The year CY10 is best characterised as a progressive recovery in developing countries and just a recovery in the developed world. CY11 should again see a stronger but lopsided economic growth. The divergence is likely to be quite marked this year as well in terms of economic growth rates, policy responses, interest rates, inflation and other challenges all of which are likely to get transmitted into the performances of equity indices across countries as it did in CY10. We believe it is quite unlikely that we may see a reversal in divergences in performance of economic and various asset classes reverting anytime soon. The US and Europe region would continue liquidity induced revival hopes with BRIC brigade trying to attain a fine balance between maintaining healthy growth amid liquidity and commodity influenced issues such as inflation, currency volatility, etc.

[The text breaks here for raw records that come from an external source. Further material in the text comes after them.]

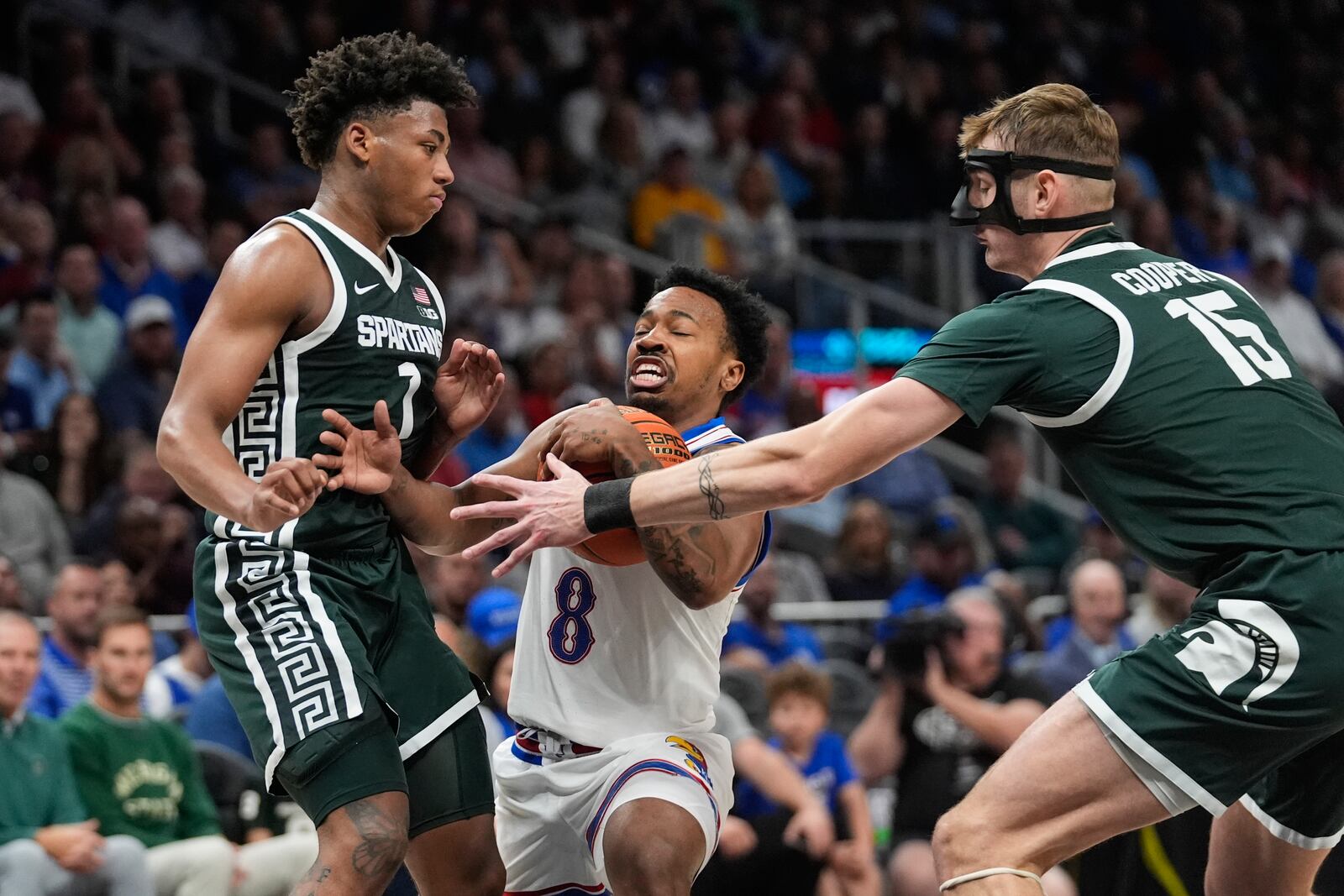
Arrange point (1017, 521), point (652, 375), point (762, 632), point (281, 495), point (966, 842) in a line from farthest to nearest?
point (1017, 521)
point (762, 632)
point (652, 375)
point (966, 842)
point (281, 495)

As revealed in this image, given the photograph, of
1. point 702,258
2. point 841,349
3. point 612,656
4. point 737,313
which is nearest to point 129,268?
point 702,258

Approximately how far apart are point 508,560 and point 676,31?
10.3 m

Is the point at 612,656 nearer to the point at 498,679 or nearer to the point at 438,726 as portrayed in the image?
the point at 438,726

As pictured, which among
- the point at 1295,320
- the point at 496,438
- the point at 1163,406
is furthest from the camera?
the point at 1295,320

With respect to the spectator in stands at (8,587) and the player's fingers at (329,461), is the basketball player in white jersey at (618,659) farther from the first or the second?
the spectator in stands at (8,587)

We expect the CY11 Indian equity performance to be growth induced and would mirror the trajectory of economic and corporate growth. We expect sectors levered to the consumption theme to continue finding favour and infra/capex related participation likely to be back-ended as elevated interest rates, inflation, commodity prices and tight liquidity would mute the confidence during the first half of CY11 despite compelling arguments in terms of need for infrastructure creation and valuations.
We do not expect a de-rating of global confidence in India. Hence, we expect the Sensex to grow in line with earnings CAGR of 21% over FY10-12E EPS to 23165 levels (17x weighted average of FY12-13 EPS of 1,363, 16% upside). In our bear case, we expect the Sensex to find comfort at 16924 levels (14x FY12E EPS of 1,209, 15% downside), which could emanate from events such as fading of the US growth outlook, no respite on Euro zone worries, spike in commodities and geopolitical tensions. Also, persistent domestic corporate governance issues may take the sheen off India's image as an investment destination in the near term.
Axis Bank, TCS, GAIL, Oil India, HCL Tech, L&T and, Lupin among large caps and Aurobindo Pharma, Balrampur Chini, Hindustan Zinc, Natco Pharma and Escorts among midcaps are our preferred picks for 2011.